We’ve romanticized “self-sufficiency” to the point where it’s become a vibe more than a verifiable outcome. After years of trying to close loops at household scale, I’m convinced most “self-sufficient” setups are just externalizing dependencies into longer, less visible supply chains: lithium batteries, inverter firmware, stainless fasteners, trace minerals, drip tape, veterinary meds, seed stock refreshed every few years, replacement gaskets… the list is endless. If we’re honest, a lot of so-called independence is just a time-shifted, imported kit.
I want to pressure-test this with something more rigorous than anecdotes: a dependency audit of household-scale self-sufficiency that accounts for maintenance entropy, replacement cycles, and embodied inputs. Think of it as a Dependency Bill of Materials (DBOM) for a homestead, with a “half-life” metric-how long the system runs without external inputs before performance or safety degrades below acceptable thresholds.
Questions I haven’t seen tackled head-on here:
- What’s the actual optimum scale for sufficiency by service (food, water, energy, sanitation, medicine, materials)? Which ones collapse under household-scale, but stabilize at block/co-op/village scale?
- Has anyone done time-use and exergy tracking on a full season to quantify “resilience per hour” and “resilience per kilogram” of imports?
- For PV-based systems: what’s the mean time to failure if you stop buying consumables and spares tomorrow (fuses, MC4s, BMS units, charge controllers, replacement cells)? How many critical single points of failure are lurking?
- Food loops: beyond calories, how do you close micronutrients and salt? What’s your plan when seed viability is poor for two seasons in a row, or when pollinator pressure shifts?

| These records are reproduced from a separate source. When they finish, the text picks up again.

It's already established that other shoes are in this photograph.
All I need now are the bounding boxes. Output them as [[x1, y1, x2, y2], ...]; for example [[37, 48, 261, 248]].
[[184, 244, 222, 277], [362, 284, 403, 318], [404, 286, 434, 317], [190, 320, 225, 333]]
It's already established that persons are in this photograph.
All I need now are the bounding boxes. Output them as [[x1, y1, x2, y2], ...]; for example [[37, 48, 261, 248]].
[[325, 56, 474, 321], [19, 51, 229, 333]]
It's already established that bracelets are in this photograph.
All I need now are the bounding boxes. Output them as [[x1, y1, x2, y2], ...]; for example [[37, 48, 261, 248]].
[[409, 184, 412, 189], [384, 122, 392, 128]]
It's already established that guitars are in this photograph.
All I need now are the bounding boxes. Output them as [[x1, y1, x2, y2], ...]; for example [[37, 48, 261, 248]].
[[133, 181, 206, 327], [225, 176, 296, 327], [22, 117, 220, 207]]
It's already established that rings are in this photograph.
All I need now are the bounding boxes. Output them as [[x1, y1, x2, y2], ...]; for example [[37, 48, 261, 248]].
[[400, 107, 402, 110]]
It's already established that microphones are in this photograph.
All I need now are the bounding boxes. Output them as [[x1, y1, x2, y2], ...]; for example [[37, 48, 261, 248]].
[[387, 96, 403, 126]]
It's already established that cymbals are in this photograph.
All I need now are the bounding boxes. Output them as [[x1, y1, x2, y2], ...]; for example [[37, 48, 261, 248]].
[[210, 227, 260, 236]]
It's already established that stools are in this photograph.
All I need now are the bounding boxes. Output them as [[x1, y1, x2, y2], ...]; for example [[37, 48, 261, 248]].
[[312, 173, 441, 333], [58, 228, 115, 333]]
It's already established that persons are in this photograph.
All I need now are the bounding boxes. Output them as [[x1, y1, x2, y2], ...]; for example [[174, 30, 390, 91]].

- Animal systems: what’s the minimum viable stock of meds, minerals, and tools to keep health and welfare acceptable without a steady supply chain? How do you measure that?
- Water and waste: what’s the maintenance debt on your “low-tech” systems after three years without new liners, filters, valves, or sealants?
- What’s the shortest “import moratorium” stress test anyone has actually run? 30, 60, 90 days? What failed first, and what surprised you?
Proposal: crowd-build an open DBOM template that lists each subsystem, its critical components, expected life, failure modes, and local substitution paths. Pair that with:
- A 90-day import moratorium simulation for each season.
- A “community vs household” toggle that reveals which dependencies become tractable if shared (tooling, spares pool, seed bank, water treatment, repair guilds).
- A resilience budget that caps imports by mass or embodied energy, so we can compare claims fairly.
If self-sufficiency at the household level is mostly a comforting story, let’s prove it-or disprove it-with data. Who’s willing to share real inventories, failure logs, and time diaries? And what’s the cleanest framework to make this comparable across wildly different climates and contexts?